> **Sayfa**:
☆ ☆ ☆ ☆ ☆
Ferda Keskin: “İnsanların potansiyellerini gerçekleştirebilmeleri için kapitalizm yıkılmalı”

Kadıköy’de Muaf’ta düzenlenen Marksizm Akademisi’nde Bilgi Üniversitesi öğretim üyesi Doç. Dr. Ferda Keskin, insan doğasının sosyalizme aykırı olup olmadığı üzerine konuştu.

Toplantıya çoğu gençlerden oluşan 50’ye yakın kişi katıldı. DSİP tarafından düzenlenen Marksizm Akademisi’nde, geçtiğimiz hafta içinde tutuklanan Emin Şakir’e destek mesajı gönderildi ve dayanışma örgütlendi.

İnsanların bencil olduklarının, arzu veya haz konusunda nihai bir tatmin duygusuna ulaşmadıklarının, dolayısıyla hep daha fazlasını istiyor olacaklarının “insan doğasına özgü” olduğunun kabul edildiğini belirterek sözlerine başlayan Ferda Keskin, “İnsanların doğaları gereği rekabetçi oldukları iddiası ve buna benzer iddialar, bize öncelikli olarak bir ‘insan pskolojisi’ telkin ediyor. Siyasette belirli bir insan doğasından hareketle bir teori geliştirmek ya da belirli bir siyasi projenin mümkün olup olmadığını bunun üzerinden tartışmak, siyaset teorisi dediğimiz şeyin moderniteye doğru giden süreç içerisinde ortaya çıkışından itibaren en temel tartışma konularından biri” dedi.

Evrensel bir insan doğası var mı?

17. yüzyıldan itibaren ortaya çıkan siyaset teorisinde hem siyasal kurumların varlığının hem de bunların ortaya çıkarttığı rejimlerin kendilerinin genellikle belirli bir insan doğasına gönderme yapılmak suretiyle gerçekleştiğini belirten Ferda Keskin, bütün bu tartışmadaki ön kabulün ise zamandan ve mekandan bağımsız olarak evrensel bir insan doğasının olduğu varsayımı olduğunu söyledi.

İnsan doğası diye evrensel bir şeyin var olmadığını ifade eden Ferda Keskin, “Bunu söylemek, insan doğası kavramından bütünüyle vazgeçmek anlamına gelmiyor. Bunu pek ala tarihselleştirmek, tarihselleştirdiğimiz ölçüde de üretim ilişkileri, biçimleri ve benzer mekanizmalarla birlikte o insani özellikler bütününün de değiştiğini ve bu özellikler bütününün sosyalizmle hiç de çelişkili olmadığını söylemek mümkün” dedi.
☆ ☆ ☆ ☆ ☆
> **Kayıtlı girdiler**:
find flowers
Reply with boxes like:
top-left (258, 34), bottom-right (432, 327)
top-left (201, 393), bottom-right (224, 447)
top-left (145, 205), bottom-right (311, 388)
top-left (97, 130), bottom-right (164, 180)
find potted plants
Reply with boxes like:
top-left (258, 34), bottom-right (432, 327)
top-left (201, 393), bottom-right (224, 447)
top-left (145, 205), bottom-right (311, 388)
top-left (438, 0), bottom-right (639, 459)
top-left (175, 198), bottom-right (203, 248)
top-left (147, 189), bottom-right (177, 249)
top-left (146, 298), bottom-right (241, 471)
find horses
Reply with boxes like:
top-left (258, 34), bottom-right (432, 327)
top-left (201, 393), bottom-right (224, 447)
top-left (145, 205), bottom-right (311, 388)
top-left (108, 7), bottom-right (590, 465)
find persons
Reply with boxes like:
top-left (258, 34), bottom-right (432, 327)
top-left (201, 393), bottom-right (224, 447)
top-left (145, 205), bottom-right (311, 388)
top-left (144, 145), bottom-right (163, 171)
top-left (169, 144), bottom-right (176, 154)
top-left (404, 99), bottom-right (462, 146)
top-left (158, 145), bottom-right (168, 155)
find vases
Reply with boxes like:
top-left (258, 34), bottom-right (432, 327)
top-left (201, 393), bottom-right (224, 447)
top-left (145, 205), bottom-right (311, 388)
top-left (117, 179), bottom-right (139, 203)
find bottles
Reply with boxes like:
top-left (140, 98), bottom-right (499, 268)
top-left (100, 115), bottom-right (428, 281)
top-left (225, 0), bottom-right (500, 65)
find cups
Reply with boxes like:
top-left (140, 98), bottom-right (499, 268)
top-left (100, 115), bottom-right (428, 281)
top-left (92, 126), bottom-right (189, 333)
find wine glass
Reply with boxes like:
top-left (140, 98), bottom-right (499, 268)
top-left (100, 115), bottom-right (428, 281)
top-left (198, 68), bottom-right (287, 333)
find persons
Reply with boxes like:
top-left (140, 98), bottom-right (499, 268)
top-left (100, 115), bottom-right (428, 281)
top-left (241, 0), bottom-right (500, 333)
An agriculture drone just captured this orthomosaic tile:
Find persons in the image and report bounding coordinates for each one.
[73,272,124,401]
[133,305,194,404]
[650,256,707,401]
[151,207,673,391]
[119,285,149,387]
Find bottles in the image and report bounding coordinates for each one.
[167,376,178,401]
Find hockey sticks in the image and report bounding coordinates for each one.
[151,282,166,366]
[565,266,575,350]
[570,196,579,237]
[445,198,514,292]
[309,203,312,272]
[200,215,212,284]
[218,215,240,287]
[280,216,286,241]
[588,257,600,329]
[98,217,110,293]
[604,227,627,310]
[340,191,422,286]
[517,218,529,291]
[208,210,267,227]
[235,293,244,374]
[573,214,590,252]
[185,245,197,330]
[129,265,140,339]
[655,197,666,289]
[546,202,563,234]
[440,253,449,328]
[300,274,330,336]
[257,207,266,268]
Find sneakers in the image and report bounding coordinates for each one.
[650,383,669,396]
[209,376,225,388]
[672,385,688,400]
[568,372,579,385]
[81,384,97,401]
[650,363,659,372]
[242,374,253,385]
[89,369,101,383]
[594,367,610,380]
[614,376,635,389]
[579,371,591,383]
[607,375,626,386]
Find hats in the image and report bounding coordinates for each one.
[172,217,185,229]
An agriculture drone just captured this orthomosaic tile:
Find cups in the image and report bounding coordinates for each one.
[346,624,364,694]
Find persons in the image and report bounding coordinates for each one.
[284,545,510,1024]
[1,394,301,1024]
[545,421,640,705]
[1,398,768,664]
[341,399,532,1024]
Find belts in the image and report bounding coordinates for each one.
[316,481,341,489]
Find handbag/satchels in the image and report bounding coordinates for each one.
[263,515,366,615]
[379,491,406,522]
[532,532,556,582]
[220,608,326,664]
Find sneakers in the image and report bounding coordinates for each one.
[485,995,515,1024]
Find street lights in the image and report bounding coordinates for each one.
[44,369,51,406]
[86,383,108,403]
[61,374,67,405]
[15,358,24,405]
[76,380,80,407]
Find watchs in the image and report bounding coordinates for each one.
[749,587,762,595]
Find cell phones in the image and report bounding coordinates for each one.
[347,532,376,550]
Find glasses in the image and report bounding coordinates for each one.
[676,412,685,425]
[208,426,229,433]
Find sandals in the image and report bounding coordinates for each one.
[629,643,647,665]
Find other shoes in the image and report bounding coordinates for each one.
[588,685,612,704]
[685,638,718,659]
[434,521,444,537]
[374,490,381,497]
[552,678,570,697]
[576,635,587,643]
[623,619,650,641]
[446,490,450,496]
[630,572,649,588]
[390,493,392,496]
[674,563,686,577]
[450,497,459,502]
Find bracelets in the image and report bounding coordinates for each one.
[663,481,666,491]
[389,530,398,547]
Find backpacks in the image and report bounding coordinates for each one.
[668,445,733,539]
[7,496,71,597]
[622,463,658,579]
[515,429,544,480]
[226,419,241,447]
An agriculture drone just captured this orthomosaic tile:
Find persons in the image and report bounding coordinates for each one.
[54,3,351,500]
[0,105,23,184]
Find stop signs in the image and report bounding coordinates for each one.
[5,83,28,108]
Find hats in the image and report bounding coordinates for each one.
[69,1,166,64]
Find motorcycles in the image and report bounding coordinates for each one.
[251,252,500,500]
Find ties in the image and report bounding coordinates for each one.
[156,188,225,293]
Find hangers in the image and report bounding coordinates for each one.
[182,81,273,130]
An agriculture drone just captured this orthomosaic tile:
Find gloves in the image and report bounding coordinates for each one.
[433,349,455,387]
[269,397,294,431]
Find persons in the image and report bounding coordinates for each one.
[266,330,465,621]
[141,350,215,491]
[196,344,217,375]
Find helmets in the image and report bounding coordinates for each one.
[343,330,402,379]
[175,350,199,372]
☆ ☆ ☆ ☆ ☆
> **Yazılı Problem**:
İnsan doğası ve sosyalizm üzerine yapılan konuşmayı aktaran haberi, son cümlesinin ardından sürdürün.

> **Problemin Cevabı**:
Özü olduğu iddia edilen her şeyin bir ilişkiler bütünü olduğunu ve bunların sürekli devinim/dönüşüm hâlinde olduğunu düşünen Ferda Keskin, önceden belirlenmiş evrensel bir insan doğası fikrini kabul etmesinin mümkün olmadığını dile getirdi.

Geniş anlamda bir tarihselciliğe taahhütü ve özcülüğe radikal anlamda karşıtlığı olduğu için, bu iki temel parametre sebebiyle bir felsefeci olarak insan doğası fikrine karşı çıktığını yineleyen Keskin, “İnsan çok sayıda kapasiteyle/potansiyelle doğuyor. Zaman içerisinde bu potansiyelleri gerçekleştiriyoruz, ancak bunun önünde çok ciddi bir engel var. İçinde bulunduğumuz maddi dünya, üretim güçleri, üretim biçimleri, üretim güçleri ve iktidar ilişkileri ile karşılıklı bir belirlenim içerisinde olunan bir süreç. Bunun çok geniş bir anlamda ‘insan doğası’ olduğu söylenebilir” ifadelerini kullandı.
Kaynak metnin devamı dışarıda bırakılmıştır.